When dads (don't) take leave...
While 95% of dads in Australia take short periods of leave as a secondary carer for their child, few dads take more than 10 days. According to the Australian Bureau of Statistics, only 5% of dads take longer paid or unpaid parental leave as the primary carer of their child.
At a time when dual income families are the norm, women are increasingly supported back into the workforce and family compositions are changing – this seems incredibly low. It's time to look at whether corporate and workplace policies are keeping pace with the rate of change in society.
Given the dire state of maternity (let alone paternity) leave in other countries like the United States, it would be easy to presume that the state of Australia’s parental leave is fairly progressive in comparison to the rest of the world. But how do our leave benefits, particularly for dads, actually stack up? The reality is not as rosy as you may have thought.
In 2016 only 12.9% of all organisations had a strategy aimed at supporting employees with family or caring responsibilities, highlighting the extent to which organisations in Australia are underprepared for supporting families.
In the most recent update to the OECD Family Database, Australia ranked 19th in terms of government parental leave systems across OECD and EU countries. This summary compared the total weeks of father-specific leave (combining paternity leave, parental leave and home care leave) available to fathers during the first three years of the child’s life.
Australian fathers on average are paid for the equivalent of 4 days of parental leave during this period. In Korea the average for father is 17.2 weeks full pay; Japan is 30.4 weeks full pay; and France is 5.6 weeks full pay.
The Australian government defines a ‘primary carer’ as the person who:
‘...most meets the child's needs, including feeding, dressing, bathing and otherwise supervising the child in an age-appropriate manner. For a baby particularly, this role normally requires intensive physical involvement on an ongoing basis.’
The Australian Government offers 18 weeks paid leave for primary carers at the national minimum wage, but only 9.4% of organisations in Australia offer to pay the difference in order to top up their employee’s pay to their full pay.

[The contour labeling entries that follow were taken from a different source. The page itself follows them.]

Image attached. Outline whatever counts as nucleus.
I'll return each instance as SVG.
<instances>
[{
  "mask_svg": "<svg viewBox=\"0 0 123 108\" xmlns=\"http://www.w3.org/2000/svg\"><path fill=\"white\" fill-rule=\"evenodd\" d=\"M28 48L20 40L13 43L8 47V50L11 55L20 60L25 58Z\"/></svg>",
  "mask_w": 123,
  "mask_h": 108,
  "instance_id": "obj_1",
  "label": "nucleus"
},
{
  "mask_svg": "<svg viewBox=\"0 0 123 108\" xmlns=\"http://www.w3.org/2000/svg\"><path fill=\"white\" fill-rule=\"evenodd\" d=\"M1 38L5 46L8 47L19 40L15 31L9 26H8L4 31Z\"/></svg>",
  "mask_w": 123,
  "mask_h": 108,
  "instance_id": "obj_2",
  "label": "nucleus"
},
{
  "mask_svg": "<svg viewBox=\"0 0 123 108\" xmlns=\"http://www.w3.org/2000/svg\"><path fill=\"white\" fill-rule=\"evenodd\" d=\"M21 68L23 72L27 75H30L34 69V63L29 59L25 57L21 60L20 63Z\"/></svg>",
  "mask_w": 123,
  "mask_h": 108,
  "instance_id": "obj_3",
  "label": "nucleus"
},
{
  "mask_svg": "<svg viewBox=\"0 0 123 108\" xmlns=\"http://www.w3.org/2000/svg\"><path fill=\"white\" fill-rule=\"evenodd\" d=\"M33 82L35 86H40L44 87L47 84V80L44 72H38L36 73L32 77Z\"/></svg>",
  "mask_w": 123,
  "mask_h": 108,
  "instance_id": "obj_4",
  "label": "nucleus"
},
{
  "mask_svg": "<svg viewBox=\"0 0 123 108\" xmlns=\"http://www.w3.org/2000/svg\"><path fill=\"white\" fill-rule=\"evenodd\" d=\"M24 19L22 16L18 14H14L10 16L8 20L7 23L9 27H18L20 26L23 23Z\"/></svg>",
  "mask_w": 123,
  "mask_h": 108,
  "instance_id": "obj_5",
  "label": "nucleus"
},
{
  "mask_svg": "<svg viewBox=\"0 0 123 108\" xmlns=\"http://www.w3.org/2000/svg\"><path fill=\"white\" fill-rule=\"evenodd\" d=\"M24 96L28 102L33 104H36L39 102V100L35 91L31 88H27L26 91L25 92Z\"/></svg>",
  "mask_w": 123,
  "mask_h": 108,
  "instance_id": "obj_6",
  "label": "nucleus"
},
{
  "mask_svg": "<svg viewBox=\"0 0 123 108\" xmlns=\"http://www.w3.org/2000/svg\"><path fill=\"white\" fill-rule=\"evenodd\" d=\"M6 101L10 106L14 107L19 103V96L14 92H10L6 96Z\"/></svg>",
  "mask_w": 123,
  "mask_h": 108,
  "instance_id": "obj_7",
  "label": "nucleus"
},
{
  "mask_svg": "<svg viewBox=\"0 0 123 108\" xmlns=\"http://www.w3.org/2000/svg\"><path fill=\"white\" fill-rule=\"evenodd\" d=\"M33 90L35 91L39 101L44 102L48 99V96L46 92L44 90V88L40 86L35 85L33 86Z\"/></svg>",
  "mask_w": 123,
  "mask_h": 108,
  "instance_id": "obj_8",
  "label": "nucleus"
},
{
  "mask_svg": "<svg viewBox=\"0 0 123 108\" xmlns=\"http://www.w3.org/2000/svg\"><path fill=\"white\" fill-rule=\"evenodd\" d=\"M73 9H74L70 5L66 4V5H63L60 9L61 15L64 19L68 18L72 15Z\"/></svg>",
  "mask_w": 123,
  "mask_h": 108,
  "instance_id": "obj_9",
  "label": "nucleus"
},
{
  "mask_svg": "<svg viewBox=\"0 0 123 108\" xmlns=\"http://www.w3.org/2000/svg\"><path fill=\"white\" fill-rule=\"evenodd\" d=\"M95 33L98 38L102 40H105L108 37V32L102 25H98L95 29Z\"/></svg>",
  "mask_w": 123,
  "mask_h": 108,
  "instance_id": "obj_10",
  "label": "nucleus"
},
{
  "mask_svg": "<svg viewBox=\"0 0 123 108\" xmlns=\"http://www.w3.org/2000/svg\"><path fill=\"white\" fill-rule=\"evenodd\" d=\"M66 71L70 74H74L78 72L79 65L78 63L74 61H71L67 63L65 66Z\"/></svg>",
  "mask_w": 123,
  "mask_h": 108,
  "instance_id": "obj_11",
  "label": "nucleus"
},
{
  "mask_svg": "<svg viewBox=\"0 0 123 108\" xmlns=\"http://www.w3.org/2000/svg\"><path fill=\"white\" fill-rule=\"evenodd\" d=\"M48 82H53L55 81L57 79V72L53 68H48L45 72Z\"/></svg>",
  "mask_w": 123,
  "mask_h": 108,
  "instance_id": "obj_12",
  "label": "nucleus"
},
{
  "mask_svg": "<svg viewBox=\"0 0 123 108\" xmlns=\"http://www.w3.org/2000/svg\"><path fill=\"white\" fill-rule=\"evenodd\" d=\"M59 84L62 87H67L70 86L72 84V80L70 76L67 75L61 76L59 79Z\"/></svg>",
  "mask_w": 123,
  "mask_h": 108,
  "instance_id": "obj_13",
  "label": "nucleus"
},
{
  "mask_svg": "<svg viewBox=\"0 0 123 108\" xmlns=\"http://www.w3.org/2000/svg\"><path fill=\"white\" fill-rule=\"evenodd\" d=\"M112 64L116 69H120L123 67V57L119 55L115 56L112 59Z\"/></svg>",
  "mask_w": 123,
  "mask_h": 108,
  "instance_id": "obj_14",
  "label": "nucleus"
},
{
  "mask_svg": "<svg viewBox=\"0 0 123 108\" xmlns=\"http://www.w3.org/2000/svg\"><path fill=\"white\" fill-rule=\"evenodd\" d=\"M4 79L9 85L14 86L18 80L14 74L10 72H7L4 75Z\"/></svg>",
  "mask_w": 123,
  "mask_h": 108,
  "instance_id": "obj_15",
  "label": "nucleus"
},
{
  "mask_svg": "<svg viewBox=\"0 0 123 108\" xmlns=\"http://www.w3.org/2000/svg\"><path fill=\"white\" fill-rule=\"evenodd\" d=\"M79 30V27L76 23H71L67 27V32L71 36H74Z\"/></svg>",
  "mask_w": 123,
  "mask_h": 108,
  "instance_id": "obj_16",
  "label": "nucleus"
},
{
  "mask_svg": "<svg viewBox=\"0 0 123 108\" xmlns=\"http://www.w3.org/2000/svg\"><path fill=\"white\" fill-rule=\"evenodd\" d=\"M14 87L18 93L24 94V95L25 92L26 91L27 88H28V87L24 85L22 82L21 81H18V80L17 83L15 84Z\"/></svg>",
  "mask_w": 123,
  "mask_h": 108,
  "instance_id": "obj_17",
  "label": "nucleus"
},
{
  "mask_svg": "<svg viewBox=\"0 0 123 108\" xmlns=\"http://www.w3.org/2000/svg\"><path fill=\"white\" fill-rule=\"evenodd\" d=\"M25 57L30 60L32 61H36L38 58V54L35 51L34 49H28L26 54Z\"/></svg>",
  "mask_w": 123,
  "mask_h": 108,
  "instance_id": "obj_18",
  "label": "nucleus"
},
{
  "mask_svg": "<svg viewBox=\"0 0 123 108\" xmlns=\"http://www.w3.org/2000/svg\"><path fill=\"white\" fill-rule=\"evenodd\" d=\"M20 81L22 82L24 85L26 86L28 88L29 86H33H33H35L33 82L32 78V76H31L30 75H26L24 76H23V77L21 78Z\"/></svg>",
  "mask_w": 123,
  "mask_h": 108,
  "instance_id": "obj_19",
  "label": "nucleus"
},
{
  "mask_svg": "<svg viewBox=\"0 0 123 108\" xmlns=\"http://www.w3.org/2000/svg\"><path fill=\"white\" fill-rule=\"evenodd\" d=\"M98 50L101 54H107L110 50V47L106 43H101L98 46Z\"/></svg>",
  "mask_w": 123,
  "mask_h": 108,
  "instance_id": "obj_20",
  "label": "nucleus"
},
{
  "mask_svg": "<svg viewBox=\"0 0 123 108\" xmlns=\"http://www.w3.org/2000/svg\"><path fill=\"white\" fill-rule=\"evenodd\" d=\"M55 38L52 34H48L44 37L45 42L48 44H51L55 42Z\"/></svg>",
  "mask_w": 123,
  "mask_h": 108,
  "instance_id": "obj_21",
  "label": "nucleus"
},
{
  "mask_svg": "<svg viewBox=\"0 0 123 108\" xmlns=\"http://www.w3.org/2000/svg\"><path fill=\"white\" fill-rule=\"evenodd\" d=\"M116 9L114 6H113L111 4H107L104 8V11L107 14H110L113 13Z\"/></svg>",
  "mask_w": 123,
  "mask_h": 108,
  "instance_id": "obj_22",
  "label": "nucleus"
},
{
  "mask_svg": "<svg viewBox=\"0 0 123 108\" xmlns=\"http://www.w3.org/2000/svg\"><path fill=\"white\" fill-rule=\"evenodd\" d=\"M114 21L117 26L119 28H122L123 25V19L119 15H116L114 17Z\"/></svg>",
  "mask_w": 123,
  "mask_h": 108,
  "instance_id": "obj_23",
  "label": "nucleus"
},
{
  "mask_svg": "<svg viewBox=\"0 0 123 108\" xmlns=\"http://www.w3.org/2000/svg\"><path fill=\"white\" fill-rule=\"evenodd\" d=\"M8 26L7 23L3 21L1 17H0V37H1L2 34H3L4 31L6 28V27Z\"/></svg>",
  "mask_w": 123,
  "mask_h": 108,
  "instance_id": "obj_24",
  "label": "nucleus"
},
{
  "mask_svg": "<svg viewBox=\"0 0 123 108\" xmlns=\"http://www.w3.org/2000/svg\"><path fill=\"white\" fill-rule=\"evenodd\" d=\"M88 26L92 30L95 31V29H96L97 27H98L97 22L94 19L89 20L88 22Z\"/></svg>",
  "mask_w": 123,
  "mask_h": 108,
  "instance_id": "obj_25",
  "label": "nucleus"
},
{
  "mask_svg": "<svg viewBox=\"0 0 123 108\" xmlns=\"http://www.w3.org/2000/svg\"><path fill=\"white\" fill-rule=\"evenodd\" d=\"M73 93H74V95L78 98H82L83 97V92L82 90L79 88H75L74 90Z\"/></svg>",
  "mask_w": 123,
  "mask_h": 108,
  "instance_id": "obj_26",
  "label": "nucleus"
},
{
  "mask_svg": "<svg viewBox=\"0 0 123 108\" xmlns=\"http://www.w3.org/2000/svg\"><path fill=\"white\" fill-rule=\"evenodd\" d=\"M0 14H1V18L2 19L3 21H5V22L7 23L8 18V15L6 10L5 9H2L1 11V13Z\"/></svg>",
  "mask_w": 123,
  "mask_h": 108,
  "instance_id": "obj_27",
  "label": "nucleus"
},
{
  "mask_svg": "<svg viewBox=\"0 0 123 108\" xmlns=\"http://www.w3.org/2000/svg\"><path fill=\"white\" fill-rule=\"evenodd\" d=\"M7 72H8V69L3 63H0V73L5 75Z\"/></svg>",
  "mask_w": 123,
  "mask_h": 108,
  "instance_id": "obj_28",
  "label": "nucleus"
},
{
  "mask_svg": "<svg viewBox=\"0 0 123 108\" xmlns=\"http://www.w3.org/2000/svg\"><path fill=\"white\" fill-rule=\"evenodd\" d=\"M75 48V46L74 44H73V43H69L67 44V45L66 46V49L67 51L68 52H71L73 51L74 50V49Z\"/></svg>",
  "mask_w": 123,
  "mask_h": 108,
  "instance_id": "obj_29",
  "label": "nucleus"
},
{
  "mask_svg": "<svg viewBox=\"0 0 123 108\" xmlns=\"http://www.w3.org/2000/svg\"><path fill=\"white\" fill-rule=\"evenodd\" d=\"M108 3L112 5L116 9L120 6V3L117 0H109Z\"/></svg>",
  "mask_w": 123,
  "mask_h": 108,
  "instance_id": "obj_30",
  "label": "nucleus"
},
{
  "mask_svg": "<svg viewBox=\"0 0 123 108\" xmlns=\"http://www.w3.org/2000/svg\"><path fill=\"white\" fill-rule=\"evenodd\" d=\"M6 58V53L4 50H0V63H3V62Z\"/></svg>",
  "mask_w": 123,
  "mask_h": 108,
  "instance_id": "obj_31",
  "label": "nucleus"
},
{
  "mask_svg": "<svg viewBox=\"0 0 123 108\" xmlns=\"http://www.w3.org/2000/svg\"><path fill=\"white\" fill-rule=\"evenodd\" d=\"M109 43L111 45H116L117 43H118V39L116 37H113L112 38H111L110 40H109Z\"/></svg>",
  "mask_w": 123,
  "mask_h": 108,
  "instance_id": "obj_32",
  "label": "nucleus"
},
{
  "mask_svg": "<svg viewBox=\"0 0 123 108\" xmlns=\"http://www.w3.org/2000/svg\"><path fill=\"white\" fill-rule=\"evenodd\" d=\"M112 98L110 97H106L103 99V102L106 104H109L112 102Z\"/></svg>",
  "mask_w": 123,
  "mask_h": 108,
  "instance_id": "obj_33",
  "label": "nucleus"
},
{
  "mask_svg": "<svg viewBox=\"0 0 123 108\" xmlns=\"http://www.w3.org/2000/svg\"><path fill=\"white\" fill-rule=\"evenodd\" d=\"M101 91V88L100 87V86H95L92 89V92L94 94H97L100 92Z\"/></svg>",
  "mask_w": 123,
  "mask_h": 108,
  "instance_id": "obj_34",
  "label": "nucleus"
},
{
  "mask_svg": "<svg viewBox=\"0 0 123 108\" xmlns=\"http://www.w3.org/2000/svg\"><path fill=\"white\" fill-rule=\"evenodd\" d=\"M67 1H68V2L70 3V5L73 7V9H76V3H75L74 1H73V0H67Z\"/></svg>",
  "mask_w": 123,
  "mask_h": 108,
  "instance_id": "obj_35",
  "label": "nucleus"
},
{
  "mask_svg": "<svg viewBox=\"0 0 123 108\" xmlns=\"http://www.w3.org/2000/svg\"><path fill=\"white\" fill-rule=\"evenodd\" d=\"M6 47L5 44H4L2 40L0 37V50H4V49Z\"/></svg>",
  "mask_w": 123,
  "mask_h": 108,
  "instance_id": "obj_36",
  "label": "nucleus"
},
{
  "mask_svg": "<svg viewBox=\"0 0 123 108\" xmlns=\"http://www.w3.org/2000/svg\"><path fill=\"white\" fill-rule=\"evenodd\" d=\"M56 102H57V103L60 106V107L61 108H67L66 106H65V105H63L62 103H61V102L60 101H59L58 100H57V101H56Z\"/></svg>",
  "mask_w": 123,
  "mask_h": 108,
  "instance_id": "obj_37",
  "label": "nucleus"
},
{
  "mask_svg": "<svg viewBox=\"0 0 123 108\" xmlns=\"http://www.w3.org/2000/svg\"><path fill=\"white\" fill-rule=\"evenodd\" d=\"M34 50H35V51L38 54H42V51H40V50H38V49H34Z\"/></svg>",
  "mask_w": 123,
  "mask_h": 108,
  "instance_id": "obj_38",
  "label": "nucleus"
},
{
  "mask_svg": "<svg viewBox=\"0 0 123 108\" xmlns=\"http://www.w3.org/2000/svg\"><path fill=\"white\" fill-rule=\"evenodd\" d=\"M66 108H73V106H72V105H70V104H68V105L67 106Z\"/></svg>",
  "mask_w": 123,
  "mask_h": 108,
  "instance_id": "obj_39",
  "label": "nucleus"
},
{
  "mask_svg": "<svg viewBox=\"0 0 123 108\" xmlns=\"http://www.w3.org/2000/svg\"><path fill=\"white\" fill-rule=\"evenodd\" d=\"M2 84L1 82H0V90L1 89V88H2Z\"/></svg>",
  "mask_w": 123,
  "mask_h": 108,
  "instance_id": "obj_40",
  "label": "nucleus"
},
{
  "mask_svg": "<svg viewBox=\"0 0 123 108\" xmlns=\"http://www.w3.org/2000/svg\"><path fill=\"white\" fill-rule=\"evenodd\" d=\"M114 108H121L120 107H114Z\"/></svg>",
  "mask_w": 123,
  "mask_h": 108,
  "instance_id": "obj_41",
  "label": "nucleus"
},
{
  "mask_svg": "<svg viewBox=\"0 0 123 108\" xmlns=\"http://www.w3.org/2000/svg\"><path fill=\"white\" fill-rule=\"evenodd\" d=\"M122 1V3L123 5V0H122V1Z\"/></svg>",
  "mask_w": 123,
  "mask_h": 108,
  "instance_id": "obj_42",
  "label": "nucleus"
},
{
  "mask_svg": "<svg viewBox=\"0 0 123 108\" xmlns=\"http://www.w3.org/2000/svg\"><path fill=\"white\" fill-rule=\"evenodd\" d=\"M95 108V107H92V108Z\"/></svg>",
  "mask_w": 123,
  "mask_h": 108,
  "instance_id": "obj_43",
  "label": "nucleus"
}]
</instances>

In a country with one of the highest personal debt ratios in the world, this immediately creates an economic barrier for both men and women who would otherwise take advantage of the policy.
The Workplace Gender Equality Agency (WGEA) finds 50% of organisations in Australia currently provide paid primary carers leave. The average amount of leave offered by these organisations is 10 weeks, and in many organisations it is either offered only to women or there is still significant cultural bias against men using the policies. This not only limits the options for the increasing number of men who need to play a primary carer role, it also continues to perpetuate biases towards women being the main gender likely to take long career breaks to care for children.